### TASK REQUIREMENTS
a: In the dwc3 dual-role patch thread, what will happen to the "struct usb_otg otg;" and "struct otg_fsm otg_fsm;" lines?
b: Output the dwc3 dual-role patch thread word for word, starting with "From: Felipe Balbi" and going on through "a simple requirement.".

### PAGE
________________________________________

Re: [PATCH v2 3/4] usb: dwc3: add dual-role support

From: Felipe Balbi
Date: Thu Mar 30 2017 - 05:27:19 EST



Hi

Roger Quadros <rogerq@xxxxxx> writes:
>>>> For something that simple, we wouldn't even need to use OTG FSM layer
>>>> because that brings no benefit for such a simple requirement.
>>>
>>> no no. I think you got it wrong. I'm not using the OTG FSM layer at all :).
>>
>> what are all the otg_fsm mentions then? Also you have:
>>
>> + struct usb_otg otg;
>> + struct otg_fsm otg_fsm;
>>
>
> I'll get rid of them. They aren't really needed.
> Now I see why you thought I was using the otg_fsm layer. :)

fair enough

>>>> Can you either confirm or refute the statement above?
>>>
>>> The real problem was that if host adapter was removed during a system suspend
>>> then while resuming XHCI was locking up like below. This is probably because
>>> we're trying to remove/Halt the HCD in the otg_irq_handler before XHCI driver has resumed?
>>>
>>> How can we ensure that we call dwc3_host_exit() only *after* XHCI driver has resumed?

________________________________________

### EXTRACTED INFORMATION

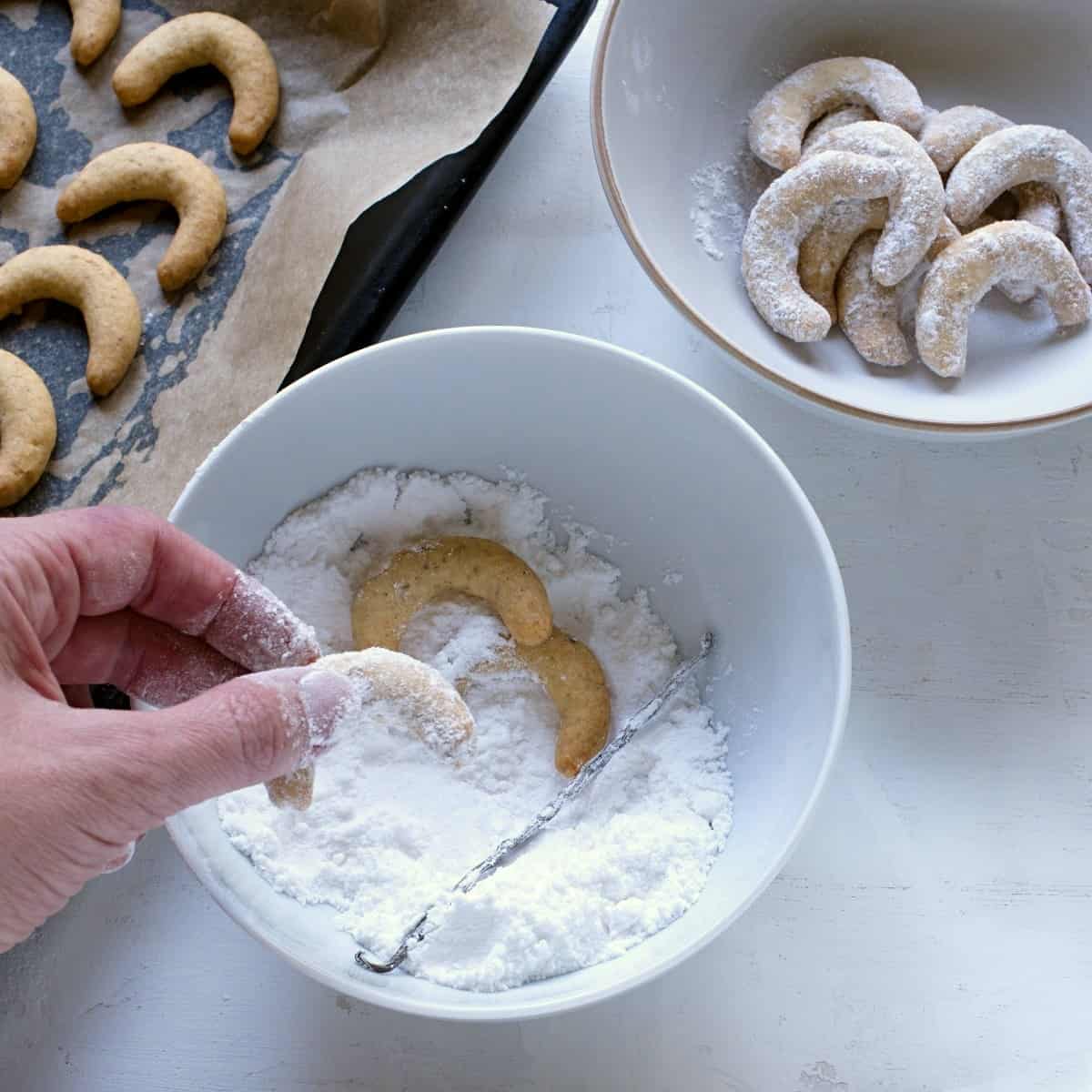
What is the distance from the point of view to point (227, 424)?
105 centimetres

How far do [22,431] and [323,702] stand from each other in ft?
1.46

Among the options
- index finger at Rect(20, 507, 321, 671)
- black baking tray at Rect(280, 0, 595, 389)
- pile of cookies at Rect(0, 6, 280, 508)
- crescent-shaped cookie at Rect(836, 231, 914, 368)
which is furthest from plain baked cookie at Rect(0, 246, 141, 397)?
crescent-shaped cookie at Rect(836, 231, 914, 368)

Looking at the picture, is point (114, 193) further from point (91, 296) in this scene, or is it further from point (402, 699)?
point (402, 699)

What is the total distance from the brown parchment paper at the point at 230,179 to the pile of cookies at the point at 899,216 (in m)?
0.28

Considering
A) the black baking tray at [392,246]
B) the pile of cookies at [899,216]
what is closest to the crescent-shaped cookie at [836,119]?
the pile of cookies at [899,216]

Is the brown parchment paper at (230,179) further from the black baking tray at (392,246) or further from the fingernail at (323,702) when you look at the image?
the fingernail at (323,702)

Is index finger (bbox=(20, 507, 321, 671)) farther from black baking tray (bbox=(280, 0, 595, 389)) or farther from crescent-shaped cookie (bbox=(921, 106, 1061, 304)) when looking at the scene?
crescent-shaped cookie (bbox=(921, 106, 1061, 304))

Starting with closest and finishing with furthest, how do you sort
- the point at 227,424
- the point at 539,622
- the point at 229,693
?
the point at 229,693 < the point at 539,622 < the point at 227,424

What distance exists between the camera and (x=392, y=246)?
107 centimetres

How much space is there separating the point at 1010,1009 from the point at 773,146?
0.76m

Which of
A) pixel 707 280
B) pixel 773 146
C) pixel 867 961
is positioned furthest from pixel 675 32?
pixel 867 961

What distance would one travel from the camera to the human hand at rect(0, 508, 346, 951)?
2.18ft

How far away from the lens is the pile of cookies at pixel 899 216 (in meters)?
1.02

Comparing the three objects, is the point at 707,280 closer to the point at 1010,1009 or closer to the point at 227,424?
the point at 227,424
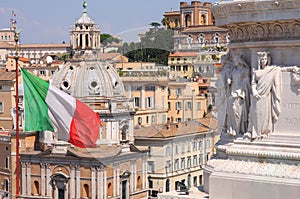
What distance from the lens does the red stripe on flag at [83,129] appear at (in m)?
7.56

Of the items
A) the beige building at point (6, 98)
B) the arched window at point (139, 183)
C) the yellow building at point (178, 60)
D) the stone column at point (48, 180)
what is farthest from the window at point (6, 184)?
the yellow building at point (178, 60)

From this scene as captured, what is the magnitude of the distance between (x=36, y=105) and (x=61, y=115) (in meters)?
0.72

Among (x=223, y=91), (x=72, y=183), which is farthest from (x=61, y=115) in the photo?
(x=72, y=183)

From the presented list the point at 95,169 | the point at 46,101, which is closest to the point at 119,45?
the point at 46,101

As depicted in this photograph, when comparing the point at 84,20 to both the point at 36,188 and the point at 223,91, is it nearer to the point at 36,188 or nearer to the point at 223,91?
the point at 36,188

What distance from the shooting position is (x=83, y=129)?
7.50 metres

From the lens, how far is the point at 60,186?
150 feet

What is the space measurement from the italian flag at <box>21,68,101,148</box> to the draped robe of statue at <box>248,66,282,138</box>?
1.78 m

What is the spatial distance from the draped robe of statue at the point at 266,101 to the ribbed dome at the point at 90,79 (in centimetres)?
3654

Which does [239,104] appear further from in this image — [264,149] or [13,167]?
[13,167]

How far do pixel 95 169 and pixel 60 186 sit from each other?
9.30ft

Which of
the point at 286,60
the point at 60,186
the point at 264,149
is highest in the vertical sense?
the point at 286,60

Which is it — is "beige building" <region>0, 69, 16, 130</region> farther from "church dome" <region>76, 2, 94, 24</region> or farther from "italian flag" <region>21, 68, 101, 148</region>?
"italian flag" <region>21, 68, 101, 148</region>

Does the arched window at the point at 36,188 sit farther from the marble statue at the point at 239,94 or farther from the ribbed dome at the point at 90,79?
the marble statue at the point at 239,94
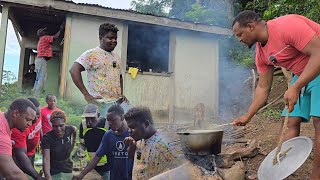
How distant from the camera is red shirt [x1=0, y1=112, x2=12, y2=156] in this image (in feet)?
9.33

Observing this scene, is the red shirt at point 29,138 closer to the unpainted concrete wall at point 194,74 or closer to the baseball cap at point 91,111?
the baseball cap at point 91,111

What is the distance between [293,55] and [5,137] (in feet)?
8.72

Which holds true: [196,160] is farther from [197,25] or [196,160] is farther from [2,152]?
[197,25]

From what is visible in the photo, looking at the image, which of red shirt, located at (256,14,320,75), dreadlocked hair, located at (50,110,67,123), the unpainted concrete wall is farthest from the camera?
the unpainted concrete wall

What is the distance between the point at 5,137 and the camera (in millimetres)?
2898

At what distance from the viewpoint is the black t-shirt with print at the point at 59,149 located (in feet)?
11.3

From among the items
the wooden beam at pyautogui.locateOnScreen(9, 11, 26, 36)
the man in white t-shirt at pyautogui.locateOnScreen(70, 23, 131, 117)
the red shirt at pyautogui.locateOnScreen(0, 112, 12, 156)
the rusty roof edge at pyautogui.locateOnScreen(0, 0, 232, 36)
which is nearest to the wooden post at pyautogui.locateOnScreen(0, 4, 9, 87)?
the rusty roof edge at pyautogui.locateOnScreen(0, 0, 232, 36)

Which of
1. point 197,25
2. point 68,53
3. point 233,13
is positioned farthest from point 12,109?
point 233,13

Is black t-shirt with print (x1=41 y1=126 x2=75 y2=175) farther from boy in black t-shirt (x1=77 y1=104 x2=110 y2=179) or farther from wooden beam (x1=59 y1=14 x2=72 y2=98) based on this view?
wooden beam (x1=59 y1=14 x2=72 y2=98)

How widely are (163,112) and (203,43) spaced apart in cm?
222

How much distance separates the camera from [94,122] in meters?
3.65

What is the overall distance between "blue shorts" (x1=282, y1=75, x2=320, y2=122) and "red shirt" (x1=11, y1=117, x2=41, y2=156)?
2.48m

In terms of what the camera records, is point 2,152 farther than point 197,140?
No

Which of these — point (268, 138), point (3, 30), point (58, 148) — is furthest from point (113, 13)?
point (58, 148)
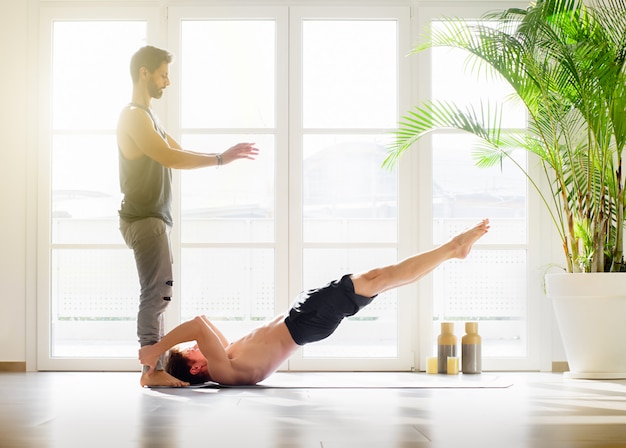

________________________________________

### THE RESPONSES
a: They will be removed because they aren't really needed.

b:
From: Felipe Balbi
Date: Thu Mar 30 2017 - 05:27:19 EST



Hi

Roger Quadros <rogerq@xxxxxx> writes:
>>>> For something that simple, we wouldn't even need to use OTG FSM layer
>>>> because that brings no benefit for such a simple requirement.